2017/8/25, Fri.

 一週間の労働もこの日で終い、済めば二日の休みが待ち受けている金曜だが、それを思っても気持ちは特段晴れ晴れとせず、気怠いような朝の出発となった。昨日とは違ってこの日は風が走らず、坂に落ちる葉もなく、ただ蟬の声だけがうねりながら降る。街道を越えて裏路地に入る間際、角の家に咲いた百日紅をちょっと見上げた。路地の途中にある一軒の、花の落ちたあとにはまるで枝が短く縮んだようだと先日記したほうの木は、その後見ると実際早めに手が入って伐られていたのだとわかったが、こちらの角のものはまだ触れられておらず、ピンクの飾りが明るく膨らみ、無骨な瘤を隠して小さな屋根のようになっている。
 道に雲が多かったが、隙間もあるようで時折陽が洩れ、そうするとやはり暑く眩しく、視線を上げることもできず俯き気味になって、すれ違う人の顔も空の模様も定かに見た覚えがない。駅の間近になった頃、見える範囲に一人も他人のいない静かな時間があって、角を曲がればすぐに破れてしまったが、それまでの束の間は朝の出勤路でなく昼下がりに歩いているような、気分の広くなる落着きを覚えた。
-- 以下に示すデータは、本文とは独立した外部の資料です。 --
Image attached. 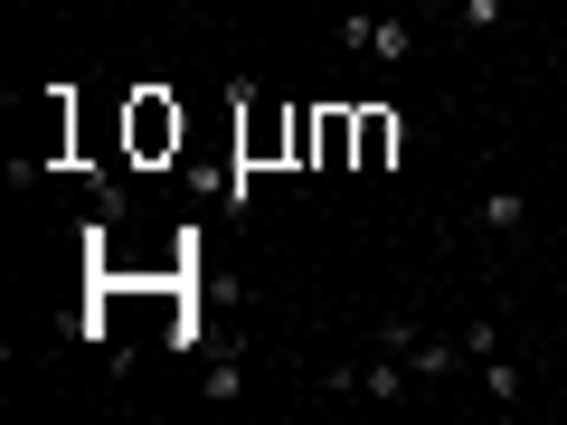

 今週最後の仕事が引けるとすぐさま駅に入って、電車では扉際に就き、ガラスの外の何でもない雑草をまじまじと見下ろして発車を待った。家の最寄りに曇りは続いており、朝よりも広がったようで陽も射さず、勿論暑いには暑いがそれで蒸すでもなく、三六度まで上がると聞いていたわりに凌ぎやすい大気だった。雲の下の空気は遠くで霞んで、下り坂の途中で木の間に現れた山の、緑が平坦に薄まって空間を埋めるのが瞬時には山とも見えず、林のすぐ外にまさしく壁が立ったかのように映った。そうして出た通りの、近所の家の隣で斜面から張り出すように生えた百日紅の、空中に掛かった薄紅さをやはり鮮やかだなと見て、過ぎてからも振り返り振り返り、何度か見上げながら帰った。